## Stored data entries
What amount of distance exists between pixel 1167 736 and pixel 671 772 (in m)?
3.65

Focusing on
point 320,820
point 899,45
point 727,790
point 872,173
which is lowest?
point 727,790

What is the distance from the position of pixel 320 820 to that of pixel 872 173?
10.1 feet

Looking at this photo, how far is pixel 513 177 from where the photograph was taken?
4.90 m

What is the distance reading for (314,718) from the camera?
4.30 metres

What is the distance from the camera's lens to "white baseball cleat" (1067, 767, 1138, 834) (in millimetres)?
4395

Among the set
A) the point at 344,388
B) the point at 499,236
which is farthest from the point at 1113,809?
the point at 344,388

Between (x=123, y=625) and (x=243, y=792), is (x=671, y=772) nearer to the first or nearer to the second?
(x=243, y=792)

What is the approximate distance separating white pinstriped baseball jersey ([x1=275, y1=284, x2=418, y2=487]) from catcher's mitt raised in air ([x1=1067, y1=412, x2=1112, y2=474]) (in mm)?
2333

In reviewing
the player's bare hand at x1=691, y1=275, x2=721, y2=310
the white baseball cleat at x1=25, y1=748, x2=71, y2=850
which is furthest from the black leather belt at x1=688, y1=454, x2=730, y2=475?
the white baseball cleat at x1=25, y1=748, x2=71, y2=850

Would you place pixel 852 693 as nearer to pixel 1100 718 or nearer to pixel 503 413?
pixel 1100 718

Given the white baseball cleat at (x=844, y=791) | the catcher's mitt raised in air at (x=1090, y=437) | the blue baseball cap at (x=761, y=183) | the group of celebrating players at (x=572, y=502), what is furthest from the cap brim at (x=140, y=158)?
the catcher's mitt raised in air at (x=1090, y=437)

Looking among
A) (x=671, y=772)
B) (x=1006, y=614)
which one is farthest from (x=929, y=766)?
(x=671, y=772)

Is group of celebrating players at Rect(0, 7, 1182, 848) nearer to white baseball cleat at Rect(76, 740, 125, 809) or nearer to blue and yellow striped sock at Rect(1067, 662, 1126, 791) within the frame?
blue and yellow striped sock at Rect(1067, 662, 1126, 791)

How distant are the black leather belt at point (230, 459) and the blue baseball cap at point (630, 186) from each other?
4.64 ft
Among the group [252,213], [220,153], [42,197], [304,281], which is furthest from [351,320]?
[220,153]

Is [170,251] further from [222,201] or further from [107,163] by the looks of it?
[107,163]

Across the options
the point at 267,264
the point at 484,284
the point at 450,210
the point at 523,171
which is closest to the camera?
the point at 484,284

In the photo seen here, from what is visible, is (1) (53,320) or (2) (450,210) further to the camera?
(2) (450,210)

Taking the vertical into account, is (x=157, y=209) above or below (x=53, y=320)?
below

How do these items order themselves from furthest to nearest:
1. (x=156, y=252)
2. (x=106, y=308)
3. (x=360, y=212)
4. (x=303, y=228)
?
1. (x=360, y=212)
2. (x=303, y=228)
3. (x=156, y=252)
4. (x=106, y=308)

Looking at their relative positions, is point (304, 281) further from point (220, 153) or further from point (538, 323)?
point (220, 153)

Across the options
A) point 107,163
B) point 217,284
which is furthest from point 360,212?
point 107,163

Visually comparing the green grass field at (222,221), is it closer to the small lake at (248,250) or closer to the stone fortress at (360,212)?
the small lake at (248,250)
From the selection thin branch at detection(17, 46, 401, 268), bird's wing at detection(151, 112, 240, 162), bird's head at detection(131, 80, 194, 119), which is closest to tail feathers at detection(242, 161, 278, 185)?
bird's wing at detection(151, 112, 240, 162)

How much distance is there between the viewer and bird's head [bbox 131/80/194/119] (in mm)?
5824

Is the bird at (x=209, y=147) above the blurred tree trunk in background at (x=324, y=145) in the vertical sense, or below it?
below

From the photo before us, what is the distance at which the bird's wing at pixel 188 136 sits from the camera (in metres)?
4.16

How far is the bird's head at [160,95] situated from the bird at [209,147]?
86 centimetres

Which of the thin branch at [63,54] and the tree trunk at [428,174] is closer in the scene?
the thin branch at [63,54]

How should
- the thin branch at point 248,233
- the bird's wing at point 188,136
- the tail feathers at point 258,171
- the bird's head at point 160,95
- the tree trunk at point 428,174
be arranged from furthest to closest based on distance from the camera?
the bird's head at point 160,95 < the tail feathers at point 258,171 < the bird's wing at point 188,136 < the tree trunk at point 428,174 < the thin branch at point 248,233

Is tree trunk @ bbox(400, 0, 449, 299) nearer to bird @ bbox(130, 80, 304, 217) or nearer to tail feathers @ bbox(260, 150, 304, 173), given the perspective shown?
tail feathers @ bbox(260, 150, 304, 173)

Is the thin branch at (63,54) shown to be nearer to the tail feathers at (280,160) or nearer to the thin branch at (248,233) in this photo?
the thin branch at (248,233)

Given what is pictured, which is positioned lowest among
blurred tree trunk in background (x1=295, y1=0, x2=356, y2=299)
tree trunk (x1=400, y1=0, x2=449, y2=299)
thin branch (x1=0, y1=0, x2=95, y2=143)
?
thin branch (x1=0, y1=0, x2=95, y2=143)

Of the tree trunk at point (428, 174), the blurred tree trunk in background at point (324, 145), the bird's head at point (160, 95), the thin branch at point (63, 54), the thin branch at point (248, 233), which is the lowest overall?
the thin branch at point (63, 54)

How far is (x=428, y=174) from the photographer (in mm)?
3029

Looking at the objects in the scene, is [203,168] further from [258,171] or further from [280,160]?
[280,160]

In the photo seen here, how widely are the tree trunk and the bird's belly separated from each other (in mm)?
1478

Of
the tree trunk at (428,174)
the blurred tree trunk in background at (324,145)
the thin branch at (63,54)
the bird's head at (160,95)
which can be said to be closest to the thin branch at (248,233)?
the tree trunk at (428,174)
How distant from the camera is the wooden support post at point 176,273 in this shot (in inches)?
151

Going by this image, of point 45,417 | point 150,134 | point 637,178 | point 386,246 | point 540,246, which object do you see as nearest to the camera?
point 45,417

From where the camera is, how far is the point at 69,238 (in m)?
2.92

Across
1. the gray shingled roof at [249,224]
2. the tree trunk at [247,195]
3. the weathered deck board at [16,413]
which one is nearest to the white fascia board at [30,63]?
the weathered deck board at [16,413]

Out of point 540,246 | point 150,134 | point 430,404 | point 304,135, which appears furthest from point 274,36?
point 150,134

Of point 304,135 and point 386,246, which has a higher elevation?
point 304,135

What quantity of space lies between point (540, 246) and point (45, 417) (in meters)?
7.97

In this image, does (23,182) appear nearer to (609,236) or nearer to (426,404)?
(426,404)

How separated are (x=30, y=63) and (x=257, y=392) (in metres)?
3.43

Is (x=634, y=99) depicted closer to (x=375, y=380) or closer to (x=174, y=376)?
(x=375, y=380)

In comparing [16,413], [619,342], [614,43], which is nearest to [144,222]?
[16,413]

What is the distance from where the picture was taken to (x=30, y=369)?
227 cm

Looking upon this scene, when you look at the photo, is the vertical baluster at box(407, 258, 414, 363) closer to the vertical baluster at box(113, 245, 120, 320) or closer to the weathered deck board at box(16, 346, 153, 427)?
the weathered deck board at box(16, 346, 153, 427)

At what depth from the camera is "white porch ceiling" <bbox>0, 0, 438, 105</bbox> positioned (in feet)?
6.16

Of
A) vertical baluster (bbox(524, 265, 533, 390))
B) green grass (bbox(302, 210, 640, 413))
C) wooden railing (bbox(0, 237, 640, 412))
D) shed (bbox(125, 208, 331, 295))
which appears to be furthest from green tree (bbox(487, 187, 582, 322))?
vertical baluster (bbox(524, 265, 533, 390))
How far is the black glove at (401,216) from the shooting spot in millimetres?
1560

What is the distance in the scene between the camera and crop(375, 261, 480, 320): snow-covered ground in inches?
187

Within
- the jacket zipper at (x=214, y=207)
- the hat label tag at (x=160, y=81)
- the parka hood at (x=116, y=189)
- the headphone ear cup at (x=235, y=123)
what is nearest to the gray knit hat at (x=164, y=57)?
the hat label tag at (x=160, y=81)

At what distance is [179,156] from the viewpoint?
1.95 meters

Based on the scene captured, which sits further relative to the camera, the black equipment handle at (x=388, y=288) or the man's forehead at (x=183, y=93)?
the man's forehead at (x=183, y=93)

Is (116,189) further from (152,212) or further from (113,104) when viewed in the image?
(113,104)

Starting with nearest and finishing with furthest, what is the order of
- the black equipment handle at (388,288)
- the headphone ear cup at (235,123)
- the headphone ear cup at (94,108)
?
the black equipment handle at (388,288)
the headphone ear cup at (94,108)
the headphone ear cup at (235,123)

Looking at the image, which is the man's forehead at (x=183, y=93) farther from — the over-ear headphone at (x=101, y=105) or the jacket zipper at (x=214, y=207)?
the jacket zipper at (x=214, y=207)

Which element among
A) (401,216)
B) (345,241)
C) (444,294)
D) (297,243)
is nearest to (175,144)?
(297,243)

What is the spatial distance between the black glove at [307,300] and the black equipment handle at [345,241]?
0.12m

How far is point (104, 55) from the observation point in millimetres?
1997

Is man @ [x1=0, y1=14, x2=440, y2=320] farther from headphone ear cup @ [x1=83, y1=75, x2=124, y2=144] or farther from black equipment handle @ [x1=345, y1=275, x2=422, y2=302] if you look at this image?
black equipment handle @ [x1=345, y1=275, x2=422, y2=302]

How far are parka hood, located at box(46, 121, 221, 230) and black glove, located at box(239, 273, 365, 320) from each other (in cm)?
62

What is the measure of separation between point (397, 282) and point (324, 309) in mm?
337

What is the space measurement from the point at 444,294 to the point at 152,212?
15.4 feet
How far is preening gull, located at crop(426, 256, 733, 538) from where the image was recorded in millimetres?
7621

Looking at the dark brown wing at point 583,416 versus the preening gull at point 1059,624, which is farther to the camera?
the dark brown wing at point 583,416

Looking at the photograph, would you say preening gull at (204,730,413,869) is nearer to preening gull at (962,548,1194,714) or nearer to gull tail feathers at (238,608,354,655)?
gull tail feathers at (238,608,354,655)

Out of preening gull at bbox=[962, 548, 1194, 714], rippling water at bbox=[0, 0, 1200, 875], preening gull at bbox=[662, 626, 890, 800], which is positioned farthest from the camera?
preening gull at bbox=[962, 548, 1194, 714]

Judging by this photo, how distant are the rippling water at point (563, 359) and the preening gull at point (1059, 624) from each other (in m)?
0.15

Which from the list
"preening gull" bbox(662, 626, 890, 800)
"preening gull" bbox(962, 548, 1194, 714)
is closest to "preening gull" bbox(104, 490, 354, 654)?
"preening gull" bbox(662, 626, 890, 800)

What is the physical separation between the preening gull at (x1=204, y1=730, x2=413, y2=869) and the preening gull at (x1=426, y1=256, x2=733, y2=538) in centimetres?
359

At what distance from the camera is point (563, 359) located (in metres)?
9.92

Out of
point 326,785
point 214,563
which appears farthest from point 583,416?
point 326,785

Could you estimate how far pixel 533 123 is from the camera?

## YOUR INSTRUCTIONS
Take the line in which "How far is point" occurs and each subsequent line through the end; give these lines again without alteration.

## FINISHED ANSWER
How far is point (104, 55) from the observation point in millimetres?
1997

Is man @ [x1=0, y1=14, x2=440, y2=320] farther from headphone ear cup @ [x1=83, y1=75, x2=124, y2=144] or farther from black equipment handle @ [x1=345, y1=275, x2=422, y2=302] if you look at this image?
black equipment handle @ [x1=345, y1=275, x2=422, y2=302]

How far are parka hood, located at box(46, 121, 221, 230) and black glove, located at box(239, 273, 365, 320) from each other (in cm)?
62

What is the measure of separation between point (397, 282) and point (324, 309) in mm?
337

What is the space measurement from the point at 444,294 to the point at 152,212?
15.4 feet
How far is preening gull, located at crop(426, 256, 733, 538) from where the image was recorded in millimetres?
7621

Looking at the dark brown wing at point 583,416 versus the preening gull at point 1059,624, which is farther to the camera?
the dark brown wing at point 583,416

Looking at the photograph, would you say preening gull at (204,730,413,869) is nearer to preening gull at (962,548,1194,714) or nearer to gull tail feathers at (238,608,354,655)?
gull tail feathers at (238,608,354,655)

Out of preening gull at bbox=[962, 548, 1194, 714], rippling water at bbox=[0, 0, 1200, 875], preening gull at bbox=[662, 626, 890, 800], which is positioned farthest from the camera?
preening gull at bbox=[962, 548, 1194, 714]

Judging by this photo, how distant are the rippling water at point (563, 359) and the preening gull at point (1059, 624) from each other (in m)?
0.15

Which from the list
"preening gull" bbox(662, 626, 890, 800)
"preening gull" bbox(962, 548, 1194, 714)
is closest to "preening gull" bbox(104, 490, 354, 654)?
"preening gull" bbox(662, 626, 890, 800)

What is the physical separation between the preening gull at (x1=204, y1=730, x2=413, y2=869) and the preening gull at (x1=426, y1=256, x2=733, y2=538) in centimetres?
359

At what distance from the camera is point (563, 359) located (in metres)?
9.92

Out of
point 326,785
point 214,563
which appears farthest from point 583,416?
point 326,785

Could you estimate how far pixel 533 123 is from the camera?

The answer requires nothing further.